The personality test is a pretest to the Official Temperament Test. 

This is done between ages 37- 39 days old, before a puppy has full neurological development. 

The personality test help us determine who the puppy is based on genetics and natural instinct.

The Temperament test is preformed 10 days after the Personality Test, preferably on day 49 when the puppy's neurological development is that of an adult dog. The Temperament Test is preformed by a person the puppy has never met and is preformed in an unfamiliar place to the puppy. This helps mimic the puppy's true response to a new home and environment. 
other evaluations include, food drive, prey drive
Here are some terms used to describe different temperament traits and what they mean.  

INTELLIGENCE- the dog's ability to independently think and problem solve. 

BIDDABILITY-  is a dog who is eager to work as a team, with you.  Biddable dogs are usually easy and fun to train because the dog wants to please you. They are happy making you happy.

DRIVE-  describes the dogs level of willingness to work past the "fun." They will keep working when asked even in poor conditions or if the dog is tired.

Prey drive- For herding dogs its the desire and ability to locate, chase and capture their livestock without harming. They may resort to stalking, barking and nipping at the heels of whatever they are trying to herd, including children, cars and small animals. These dogs can become obsessive fetch or frisbee players. 

ENERGY LEVEL- how active the dog is and how much exercise they will require to keep them happy.

SOCIAL  ATTRACTION means the dog values time and interaction with humans, often  over things in the environment dogs may otherwise be interested in,  such as other dogs, other animals, the chance to explore, etc.   A dog  with high social attraction will be eager to stay with his person.  Even  a shy dog with high social attraction will be easier to work with since  the dog still wants to connect with people.  A low social attraction,  high fear (shy) dog is the kind that can appear feral, and they are the  hardest to work with of all.

RESILIENCE  means a dog that can bounce back easily from what could be an  unpleasant experience. The dog is adaptable, rolls with whatever life  brings. A resilient dog is a great dog because it can recover from a bad  experience with a lot less work and time.  An example could be having a  pup that is startled by a bigger dog on a walk, or an unpleasant  grooming experience.  

SOFT or BOLD/ Passive or Pushy Another word for soft could be sensitive, a dog that is  really sensitive or soft does not take a lot of pressure, either  verbally or physically.  A really bold or pushy dog is the other end,  that dog can take pressure and may NEED more to even respond.  

SHYNESS  and/or FEAR- it's a dog that is scared or  fearful of people, places, things.  A genetically shy dog will often still be fearful even with some socializing because that can't trump the genetics causing the fear.   

"RESERVED WITH STRANGERS"- ALOOF, the dog is comfortable not meeting new people  just because.  They are content with the social circle they have and  don't avoid strangers because they are scared of them.

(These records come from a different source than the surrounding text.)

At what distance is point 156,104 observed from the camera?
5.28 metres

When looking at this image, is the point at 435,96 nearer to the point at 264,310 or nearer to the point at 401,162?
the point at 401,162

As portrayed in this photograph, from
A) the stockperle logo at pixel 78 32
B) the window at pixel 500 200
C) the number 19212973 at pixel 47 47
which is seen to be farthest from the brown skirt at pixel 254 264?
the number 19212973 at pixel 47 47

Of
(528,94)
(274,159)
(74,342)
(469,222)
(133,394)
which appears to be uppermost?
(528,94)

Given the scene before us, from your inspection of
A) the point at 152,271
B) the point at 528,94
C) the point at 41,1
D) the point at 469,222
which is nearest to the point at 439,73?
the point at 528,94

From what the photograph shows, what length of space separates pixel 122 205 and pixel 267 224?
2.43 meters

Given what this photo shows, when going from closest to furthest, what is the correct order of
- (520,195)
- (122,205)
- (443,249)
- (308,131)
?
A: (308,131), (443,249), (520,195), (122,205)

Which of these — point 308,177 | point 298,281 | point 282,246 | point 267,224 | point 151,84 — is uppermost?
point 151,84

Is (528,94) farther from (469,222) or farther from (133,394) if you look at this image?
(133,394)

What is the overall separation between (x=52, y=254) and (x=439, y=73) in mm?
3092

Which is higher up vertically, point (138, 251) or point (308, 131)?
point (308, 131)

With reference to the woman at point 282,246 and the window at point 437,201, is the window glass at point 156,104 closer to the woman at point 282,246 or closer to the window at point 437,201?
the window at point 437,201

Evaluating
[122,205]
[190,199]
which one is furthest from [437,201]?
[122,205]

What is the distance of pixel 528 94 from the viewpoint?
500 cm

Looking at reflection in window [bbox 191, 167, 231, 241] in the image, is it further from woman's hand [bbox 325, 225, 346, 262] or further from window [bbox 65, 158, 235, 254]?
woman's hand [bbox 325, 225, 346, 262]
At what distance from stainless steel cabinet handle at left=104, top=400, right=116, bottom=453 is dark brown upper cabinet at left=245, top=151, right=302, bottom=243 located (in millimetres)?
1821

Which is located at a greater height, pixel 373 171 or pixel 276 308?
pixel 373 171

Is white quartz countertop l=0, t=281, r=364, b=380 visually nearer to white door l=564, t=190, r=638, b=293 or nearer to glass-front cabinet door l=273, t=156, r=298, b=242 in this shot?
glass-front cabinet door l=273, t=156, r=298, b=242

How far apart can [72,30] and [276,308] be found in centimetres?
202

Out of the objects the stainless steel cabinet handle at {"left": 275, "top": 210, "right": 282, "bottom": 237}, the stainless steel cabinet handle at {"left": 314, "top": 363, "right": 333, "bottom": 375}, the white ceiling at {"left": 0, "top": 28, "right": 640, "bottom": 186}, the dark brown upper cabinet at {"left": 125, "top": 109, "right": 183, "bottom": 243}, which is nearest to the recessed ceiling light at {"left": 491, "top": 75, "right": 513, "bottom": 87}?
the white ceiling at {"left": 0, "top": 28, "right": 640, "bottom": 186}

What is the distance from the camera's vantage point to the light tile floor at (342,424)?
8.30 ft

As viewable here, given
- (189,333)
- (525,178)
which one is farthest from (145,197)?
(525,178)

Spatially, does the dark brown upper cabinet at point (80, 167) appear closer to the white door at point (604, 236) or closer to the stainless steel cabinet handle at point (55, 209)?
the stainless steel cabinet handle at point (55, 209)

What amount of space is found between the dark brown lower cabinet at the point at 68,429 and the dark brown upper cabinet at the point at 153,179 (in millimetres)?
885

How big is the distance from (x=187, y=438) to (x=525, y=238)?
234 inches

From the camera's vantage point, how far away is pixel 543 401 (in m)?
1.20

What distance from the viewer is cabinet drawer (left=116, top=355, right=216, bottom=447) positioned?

NERVY/ Neurotic a dog that is high strung, less able to turn off and relax or control it's own emotions  and/or impulses.  They are often quite anxious and stressed.   

REACTIVE-  It takes very little stimuli to get a reaction from such dogs. They tend to over react to stimuli or react inappropriately. Not suitable for inexperienced owners or homes with small children.

GUARDIAN  INSTINCT is something the breed standards may mention.  True guardian dogs are calm and confident and only use force on a  true threat. They have the stable temperament and ability to discern  friend from foe. They can be very friendly dogs to friendly strangers  too, that also ties in to being able to discern a true threat from a  benign interaction with a stranger.